The Wrath & the Dawn
Penguin, 2015 388 pgs
Ahdieh presents a new retelling of the ancient Persian fairy tale One Thousand and One Nights. Kalid, the Caliph (King) of Khorasan, marries a new woman daily and orders her murder the next morning. The beautiful Shahrzad volunteers to be the next wife in order to get close enough to the Caliph to murder him, seeking revenge for the death of her beloved cousin. The wedding goes as planned, but the wedding night doesn't. Shahrzad (or Shazi) entertains Kalid by telling a story, the ending of which she purposely leaves out in order for her new husband to be intrigued enough not to kill her the next morning in order hear the story's end. Her plan works, Shazi lives through the next day (after a near miss), but her existence at the castle is an uneasy one. She does not trust Kalid, his cousin and general Jalal, or her lady's maid and companion, who admits to being a spy. Eventually Shazi worms her way into everyone's favor through her fearlessness and determination. Shazi realizes that she also has feelings for her new companions, especially her emotionally distant husband, who she's pledged to kill. Life becomes more complicated as Shazi's ex-boyfriend arrives to save her, as well as the woman Kalid was expected to marry. Shazi and Kalid must face their demons and be honest with each other in order for their relationship to move to the next level and become a proper marriage. They finally choose to fully commit and share a passionate night when Kalid is called away from the castle for an important battle. It is in his absence that Shazi's loved ones make a catastrophic attempt to rescue her from who they think is a sadistic madman, wrecking havoc on the whole city in the process. Our story ends with a cliff-hanger and will continue in the second of a projected trilogy.

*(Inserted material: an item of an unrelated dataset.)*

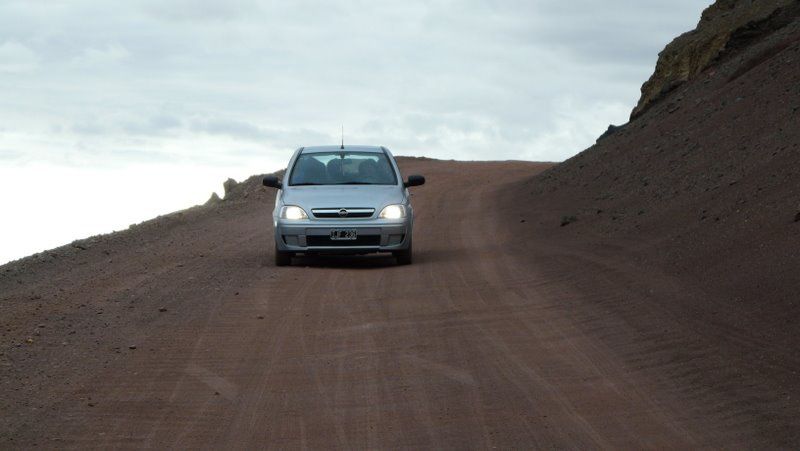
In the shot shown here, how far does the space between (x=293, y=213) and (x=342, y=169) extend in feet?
5.26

I love fairy tale re-tellings and was very excited about this book. I was a little disappointed. There was very little "Arabian Nights" in this tale and more action-filled love story (think The Selection set in ancient Persia with a heroine who knows how to wield a sword). There was very little of Shahrzad's actual storytelling beyond the first night or two. It would be more fair to say that this book is perhaps inspired by One Thousand and One Nights along with its setting and not a reworking of the tale. The plot is very Twilight/Hunger Games/Crossed, where a girl is forced into a dangerous situation, falls in love with the wrong person creating a love triangle, and must fight in order to survive. I did like the ancient Persian setting and found Shazi feistier than the average heroine. I also struggled with keeping the characters straight. Beyond Shahrzad, who had a "gettable" nickname, the other character's names were unfamiliar to me and didn't stick in my head. Also, sometimes characters were referred to by nicknames or offices, further confusing me. There was a glossary of terms in the back, which at least contained some of the ranking titles, which helped a little, but I would have benefited from a list of characters. All of my complaints aside, teen girls will devour this book. They will fall in love with the brooding and misunderstood Kalid and empathize with Shazi as she struggles with falling in love with her cousin's killer, all while still sorting out her feelings for her ex. Shazi is smart, stubborn, and courageous. She manages to turn the whole castle on its ear and make the unfeeling Caliph fall in love with her. Teen girls will eat this up with a spoon and start clambering for the next installment. Me? I found it a bit contrived and then after muddling through almost four-hundred pages was left hanging, which I didn't know in advance and was not happy about. The cover is cool, the romance is heartfelt, and the action will keep teenagers turning pages. I predict that this book will not be a shelf sitter.